Image-text web data:
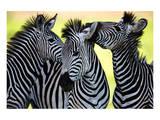 Wild Zebra Socialising-Africa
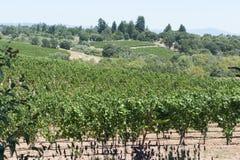 Winnicy w pobliżu Napy Kalifornia w lecie Zdjęcie Stock
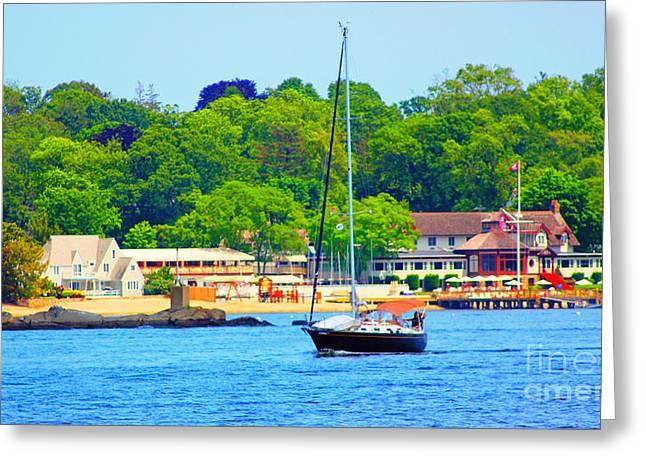 Beautiful Day For Sailing Greeting Card by Judy Palkimas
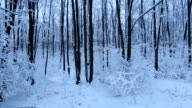 Tracking Stabilized shot through snowy oak forest trees in winter video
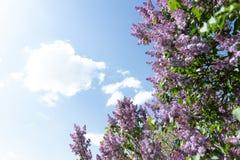 Oiseau de moineau sur la branche des fleurs lilas pourpres roses Photo stock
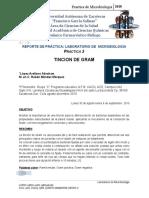 Tincion de gram-Introduccion desarrollo e interpretacion de resultados Practica 2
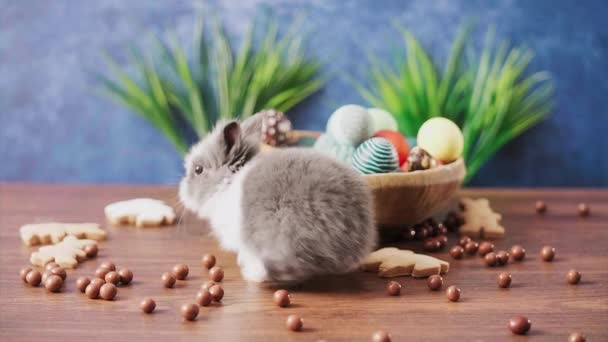 Cute Easter bunny in basket with colorful eggs and candies on wooden table. Easter holiday decorations, Easter concept background.
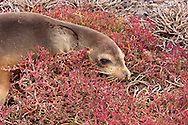 Galapagos Sea Lion (Zalophus californianus wollebaeki or Zalophus wollebaeki)  in Galapagos Carpet Weed (Sesuvium sp.)<br /> ECUADOR: Galapagos Islands<br /> Plazas Island<br /> 19-Aug-2010<br /> J.C. Abbott &amp; K.K. Abbott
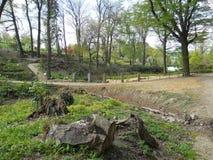 Βοτανικός κήπος στο awice WojsÅ 'δενδρολογικών κήπων στοκ εικόνα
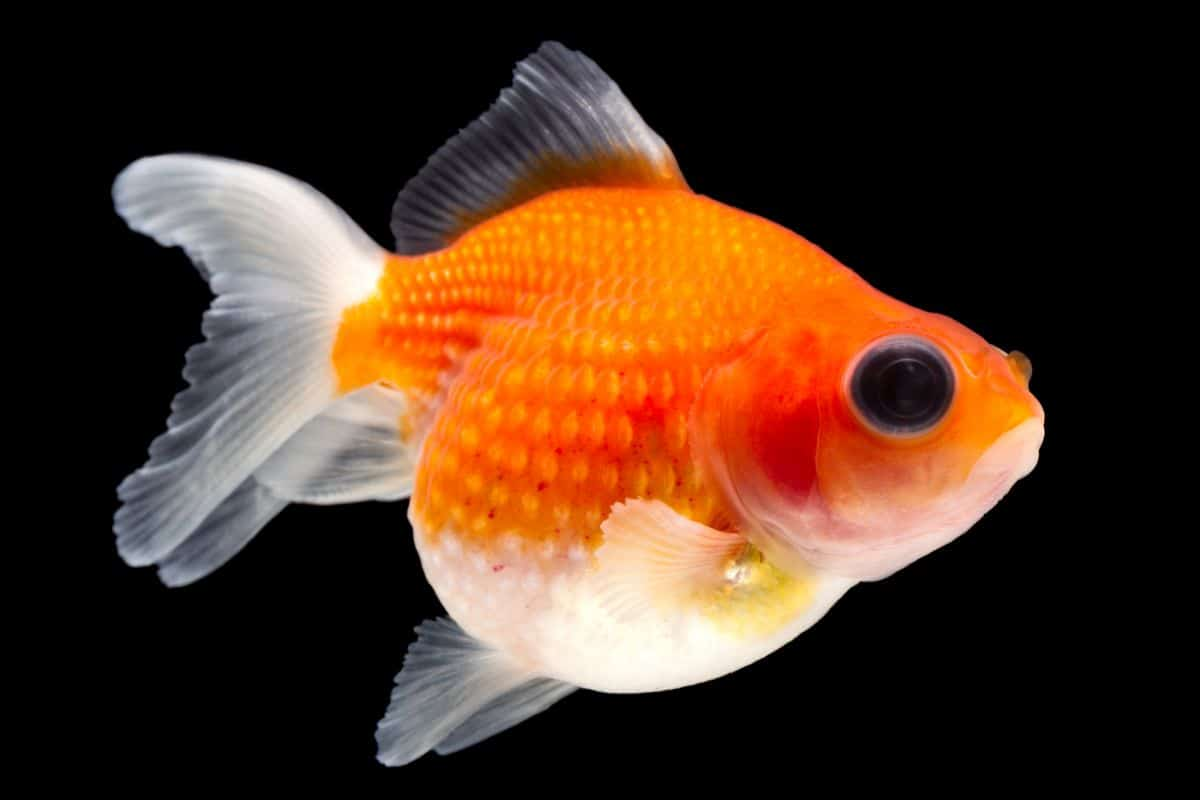 A pearlscale goldfish isolated on black background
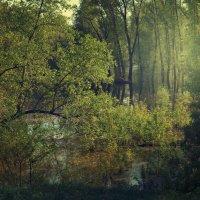 Где-то в лесу... :: Yulia Demina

What the task requires: Please transcribe exactly the lines from the one that contains "Βοτανικός κήπος στο" through the closing line of the entries, with no pictures.

Worked solution:
 Βοτανικός κήπος στο awice WojsÅ 'δενδρολογικών κήπων στοκ εικόνα
 A pearlscale goldfish isolated on black background
 Где-то в лесу... :: Yulia Demina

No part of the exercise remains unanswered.